§ **WORKING DATA**:
______________________________

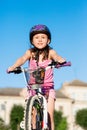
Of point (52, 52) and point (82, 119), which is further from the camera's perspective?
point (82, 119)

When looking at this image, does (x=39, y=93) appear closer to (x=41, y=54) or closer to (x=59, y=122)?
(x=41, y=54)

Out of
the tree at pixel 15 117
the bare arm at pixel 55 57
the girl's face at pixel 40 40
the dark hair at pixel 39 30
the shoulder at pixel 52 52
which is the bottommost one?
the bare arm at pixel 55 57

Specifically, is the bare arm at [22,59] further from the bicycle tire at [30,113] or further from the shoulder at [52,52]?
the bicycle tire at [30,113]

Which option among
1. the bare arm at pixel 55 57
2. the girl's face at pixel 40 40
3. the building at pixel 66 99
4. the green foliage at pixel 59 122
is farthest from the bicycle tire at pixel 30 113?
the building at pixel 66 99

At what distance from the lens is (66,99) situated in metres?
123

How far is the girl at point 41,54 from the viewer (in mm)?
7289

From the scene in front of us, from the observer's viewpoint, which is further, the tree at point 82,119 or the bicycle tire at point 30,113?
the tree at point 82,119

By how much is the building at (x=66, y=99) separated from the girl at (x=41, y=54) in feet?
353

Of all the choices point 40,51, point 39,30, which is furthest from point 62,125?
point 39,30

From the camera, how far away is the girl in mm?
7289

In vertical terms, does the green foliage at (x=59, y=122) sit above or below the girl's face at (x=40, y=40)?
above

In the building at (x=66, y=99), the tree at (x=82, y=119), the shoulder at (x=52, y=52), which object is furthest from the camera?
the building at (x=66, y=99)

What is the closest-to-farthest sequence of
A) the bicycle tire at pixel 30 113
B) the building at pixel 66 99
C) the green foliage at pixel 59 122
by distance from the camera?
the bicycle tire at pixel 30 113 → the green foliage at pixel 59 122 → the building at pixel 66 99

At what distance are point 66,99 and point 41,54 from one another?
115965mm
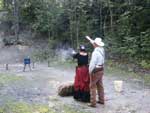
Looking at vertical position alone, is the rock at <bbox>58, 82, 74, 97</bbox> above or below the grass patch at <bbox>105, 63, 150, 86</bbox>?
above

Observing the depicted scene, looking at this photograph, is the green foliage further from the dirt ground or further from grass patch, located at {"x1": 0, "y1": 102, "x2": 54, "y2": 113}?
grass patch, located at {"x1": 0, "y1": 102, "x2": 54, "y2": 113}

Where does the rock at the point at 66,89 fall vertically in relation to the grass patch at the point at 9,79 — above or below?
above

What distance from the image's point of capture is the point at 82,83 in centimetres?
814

______________________________

§ **DESCRIPTION OF THE TASK**: Convert everything from the line containing "Observing the depicted" down to the end of the material into a Markdown table with the columns Row and Line, one numbered row per line, skipping blank lines.

§ **ANSWER TO THIS EXERCISE**:
| Row | Line |
|---|---|
| 1 | Observing the depicted scene, looking at this photograph, is the green foliage further from the dirt ground or further from grass patch, located at {"x1": 0, "y1": 102, "x2": 54, "y2": 113}? |
| 2 | grass patch, located at {"x1": 0, "y1": 102, "x2": 54, "y2": 113} |
| 3 | Where does the rock at the point at 66,89 fall vertically in relation to the grass patch at the point at 9,79 — above or below? |
| 4 | above |
| 5 | What distance from the image's point of capture is the point at 82,83 in centimetres? |
| 6 | 814 |